Let $\alpha = 0.10110111011110....$ be given real number written in base $10$, i.e., $n-$th digit of $\alpha$ is $1$, unless $n$ is of the form $\dfrac{k(k+1)}{2}$ in which case it is $0$. Then how to prove the following statement?
For every integer $q \geq 2$, there exist an integer $r \geq 1$ such that $$\frac{r}{q} < \alpha < \frac{r+1}{q}$$
I know $\alpha$ is an irrational number. But don't know how to prove this statement?
It follows (but see the note below) immediately from $\alpha$ being irrational:
Suppose $\theta$ is positive and irrational and $q\ge 2$ is an integer. Let $r$ be the largest nonnegative integer such that ${r\over q}\le\theta$ (why does this exist?). Then ${r+1\over q}>\alpha$ (why?); but also, ${r\over q}<\theta$ since $\theta$ is irrational, hence not equal to ${r\over q}$.

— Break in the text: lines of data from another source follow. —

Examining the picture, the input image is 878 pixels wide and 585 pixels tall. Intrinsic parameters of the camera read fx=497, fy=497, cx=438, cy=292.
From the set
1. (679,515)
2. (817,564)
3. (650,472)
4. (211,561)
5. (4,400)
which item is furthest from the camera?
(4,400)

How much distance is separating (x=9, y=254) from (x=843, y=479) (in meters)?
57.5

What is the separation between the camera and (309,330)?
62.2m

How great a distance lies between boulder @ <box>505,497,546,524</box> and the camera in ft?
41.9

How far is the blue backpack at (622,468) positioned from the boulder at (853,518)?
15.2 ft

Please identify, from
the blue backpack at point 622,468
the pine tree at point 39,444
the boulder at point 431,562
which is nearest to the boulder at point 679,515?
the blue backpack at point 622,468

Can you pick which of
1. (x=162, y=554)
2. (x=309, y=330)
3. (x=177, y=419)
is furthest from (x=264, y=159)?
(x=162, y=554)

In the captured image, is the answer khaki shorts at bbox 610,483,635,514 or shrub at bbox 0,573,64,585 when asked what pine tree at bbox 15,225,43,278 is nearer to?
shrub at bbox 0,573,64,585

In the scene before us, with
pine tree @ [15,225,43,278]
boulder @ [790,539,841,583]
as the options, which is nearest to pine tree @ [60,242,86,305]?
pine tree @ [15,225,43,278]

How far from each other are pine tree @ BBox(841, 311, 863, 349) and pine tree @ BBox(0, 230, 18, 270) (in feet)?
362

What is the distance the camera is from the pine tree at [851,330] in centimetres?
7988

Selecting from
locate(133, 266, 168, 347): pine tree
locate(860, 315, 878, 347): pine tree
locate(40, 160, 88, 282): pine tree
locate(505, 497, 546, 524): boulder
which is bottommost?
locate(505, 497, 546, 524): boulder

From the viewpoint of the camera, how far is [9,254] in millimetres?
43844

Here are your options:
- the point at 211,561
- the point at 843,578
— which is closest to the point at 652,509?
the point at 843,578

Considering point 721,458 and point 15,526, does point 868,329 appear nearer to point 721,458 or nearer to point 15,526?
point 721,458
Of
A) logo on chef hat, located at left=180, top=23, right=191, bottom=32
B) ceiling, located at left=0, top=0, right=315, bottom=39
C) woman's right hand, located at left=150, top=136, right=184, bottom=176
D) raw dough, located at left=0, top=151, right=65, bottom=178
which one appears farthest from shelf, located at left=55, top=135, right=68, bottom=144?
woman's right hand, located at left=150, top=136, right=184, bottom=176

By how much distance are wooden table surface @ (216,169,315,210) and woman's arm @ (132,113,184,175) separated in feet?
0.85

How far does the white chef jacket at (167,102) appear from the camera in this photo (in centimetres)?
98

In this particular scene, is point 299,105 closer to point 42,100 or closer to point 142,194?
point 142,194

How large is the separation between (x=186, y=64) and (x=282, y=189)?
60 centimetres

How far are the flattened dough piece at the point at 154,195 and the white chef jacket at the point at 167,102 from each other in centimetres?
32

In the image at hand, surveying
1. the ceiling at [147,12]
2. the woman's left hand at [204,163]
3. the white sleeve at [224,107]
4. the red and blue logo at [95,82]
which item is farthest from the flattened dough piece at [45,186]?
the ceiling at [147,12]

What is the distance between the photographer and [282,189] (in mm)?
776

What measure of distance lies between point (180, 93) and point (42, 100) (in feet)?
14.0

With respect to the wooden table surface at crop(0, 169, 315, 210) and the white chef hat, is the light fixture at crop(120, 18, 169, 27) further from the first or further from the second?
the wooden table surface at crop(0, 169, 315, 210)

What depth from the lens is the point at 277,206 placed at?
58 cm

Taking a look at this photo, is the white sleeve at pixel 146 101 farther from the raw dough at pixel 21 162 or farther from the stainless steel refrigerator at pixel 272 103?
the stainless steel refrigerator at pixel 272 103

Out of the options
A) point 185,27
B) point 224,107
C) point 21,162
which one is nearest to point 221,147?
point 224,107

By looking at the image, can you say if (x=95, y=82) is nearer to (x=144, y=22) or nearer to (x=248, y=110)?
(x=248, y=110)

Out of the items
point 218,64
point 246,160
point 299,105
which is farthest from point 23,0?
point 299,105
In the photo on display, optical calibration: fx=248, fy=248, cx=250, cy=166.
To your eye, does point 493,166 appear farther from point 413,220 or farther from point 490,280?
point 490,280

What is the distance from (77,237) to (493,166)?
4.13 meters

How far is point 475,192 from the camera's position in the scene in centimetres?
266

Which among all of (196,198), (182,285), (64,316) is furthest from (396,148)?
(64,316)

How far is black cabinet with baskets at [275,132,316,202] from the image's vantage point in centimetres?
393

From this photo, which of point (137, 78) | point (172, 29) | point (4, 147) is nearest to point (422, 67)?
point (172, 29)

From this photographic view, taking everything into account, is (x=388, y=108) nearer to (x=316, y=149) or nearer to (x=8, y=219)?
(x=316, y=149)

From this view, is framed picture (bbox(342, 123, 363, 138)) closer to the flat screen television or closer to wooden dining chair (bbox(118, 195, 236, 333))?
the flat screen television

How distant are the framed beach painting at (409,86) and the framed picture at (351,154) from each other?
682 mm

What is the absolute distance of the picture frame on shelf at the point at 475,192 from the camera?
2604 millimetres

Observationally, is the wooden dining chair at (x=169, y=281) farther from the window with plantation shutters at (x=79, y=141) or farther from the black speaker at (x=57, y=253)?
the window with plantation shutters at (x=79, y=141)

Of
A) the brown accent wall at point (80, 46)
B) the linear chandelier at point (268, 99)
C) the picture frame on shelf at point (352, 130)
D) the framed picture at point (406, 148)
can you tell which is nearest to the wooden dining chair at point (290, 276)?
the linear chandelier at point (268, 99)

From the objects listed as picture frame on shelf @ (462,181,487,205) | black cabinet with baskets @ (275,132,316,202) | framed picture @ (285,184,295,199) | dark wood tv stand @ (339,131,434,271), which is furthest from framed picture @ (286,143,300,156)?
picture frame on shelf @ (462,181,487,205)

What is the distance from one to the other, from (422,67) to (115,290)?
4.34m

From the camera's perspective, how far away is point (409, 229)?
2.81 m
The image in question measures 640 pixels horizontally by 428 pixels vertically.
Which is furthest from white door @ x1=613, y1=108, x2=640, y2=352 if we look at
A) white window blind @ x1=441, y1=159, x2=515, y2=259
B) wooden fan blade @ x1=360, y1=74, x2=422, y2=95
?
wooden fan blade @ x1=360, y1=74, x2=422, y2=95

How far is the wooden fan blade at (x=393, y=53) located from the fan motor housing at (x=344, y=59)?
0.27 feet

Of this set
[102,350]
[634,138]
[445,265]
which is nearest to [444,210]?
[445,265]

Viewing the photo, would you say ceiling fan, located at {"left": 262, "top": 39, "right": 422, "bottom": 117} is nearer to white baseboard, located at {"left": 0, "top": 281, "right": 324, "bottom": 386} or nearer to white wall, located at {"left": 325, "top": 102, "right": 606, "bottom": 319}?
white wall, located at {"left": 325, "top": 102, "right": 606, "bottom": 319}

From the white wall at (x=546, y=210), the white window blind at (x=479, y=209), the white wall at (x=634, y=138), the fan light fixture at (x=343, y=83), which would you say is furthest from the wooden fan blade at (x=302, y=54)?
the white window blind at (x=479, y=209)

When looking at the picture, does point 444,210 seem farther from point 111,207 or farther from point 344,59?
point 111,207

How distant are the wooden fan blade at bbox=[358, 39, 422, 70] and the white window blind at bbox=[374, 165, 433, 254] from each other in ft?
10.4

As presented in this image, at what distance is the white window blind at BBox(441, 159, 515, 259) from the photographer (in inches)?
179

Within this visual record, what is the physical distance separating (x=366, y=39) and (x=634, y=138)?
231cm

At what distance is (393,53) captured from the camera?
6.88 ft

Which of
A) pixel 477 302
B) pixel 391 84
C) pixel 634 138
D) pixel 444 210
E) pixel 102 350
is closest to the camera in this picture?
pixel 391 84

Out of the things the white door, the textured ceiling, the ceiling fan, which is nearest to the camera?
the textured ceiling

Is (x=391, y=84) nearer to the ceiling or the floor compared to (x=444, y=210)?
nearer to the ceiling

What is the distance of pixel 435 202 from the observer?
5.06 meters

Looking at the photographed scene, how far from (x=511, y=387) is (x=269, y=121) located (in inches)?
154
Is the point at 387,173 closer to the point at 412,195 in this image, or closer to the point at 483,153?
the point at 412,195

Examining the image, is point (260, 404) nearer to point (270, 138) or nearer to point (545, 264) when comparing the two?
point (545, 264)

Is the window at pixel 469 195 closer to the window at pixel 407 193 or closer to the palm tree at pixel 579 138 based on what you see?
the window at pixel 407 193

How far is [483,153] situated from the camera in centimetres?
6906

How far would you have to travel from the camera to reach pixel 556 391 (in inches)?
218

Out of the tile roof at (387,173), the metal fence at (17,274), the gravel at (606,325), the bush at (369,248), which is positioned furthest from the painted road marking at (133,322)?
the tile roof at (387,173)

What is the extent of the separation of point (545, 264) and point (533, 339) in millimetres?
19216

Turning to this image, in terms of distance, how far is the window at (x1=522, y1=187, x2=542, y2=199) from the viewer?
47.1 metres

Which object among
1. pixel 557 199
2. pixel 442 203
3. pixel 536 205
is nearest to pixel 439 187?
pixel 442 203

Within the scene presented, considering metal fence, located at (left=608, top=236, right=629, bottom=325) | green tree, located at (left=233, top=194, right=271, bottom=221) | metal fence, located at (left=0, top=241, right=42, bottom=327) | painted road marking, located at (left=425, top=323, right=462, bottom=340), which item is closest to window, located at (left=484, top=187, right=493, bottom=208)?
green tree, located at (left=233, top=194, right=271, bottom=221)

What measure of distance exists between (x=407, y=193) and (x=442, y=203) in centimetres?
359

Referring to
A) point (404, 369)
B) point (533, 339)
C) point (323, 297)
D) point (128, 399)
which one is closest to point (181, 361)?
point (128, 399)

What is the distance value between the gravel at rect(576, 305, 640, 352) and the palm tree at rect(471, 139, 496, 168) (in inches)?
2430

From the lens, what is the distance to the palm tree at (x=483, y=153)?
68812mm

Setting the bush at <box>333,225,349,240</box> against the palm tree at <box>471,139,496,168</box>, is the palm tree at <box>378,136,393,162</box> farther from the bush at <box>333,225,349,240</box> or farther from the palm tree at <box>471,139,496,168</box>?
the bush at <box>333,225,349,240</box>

So for every positive irrational $\theta$ and integer $q\ge 2$, there is some (unique, obviously) nonnegative integer $r$ such that ${r\over q}<\theta<{r+1\over q}$.
Now in your case you want $r\ge 1$; so it's enough to show that ${1\over q}<\alpha$ for all $q\ge 2$. Do you see how to do this?
Note: at this point, an error becomes clear in the question - ${1\over 2}$ is not $<\alpha$ as defined. Presumably $\alpha$ is in binary, as opposed to decimal? Alternatively, did you just want $r\ge 0$ instead of $r\ge 1$?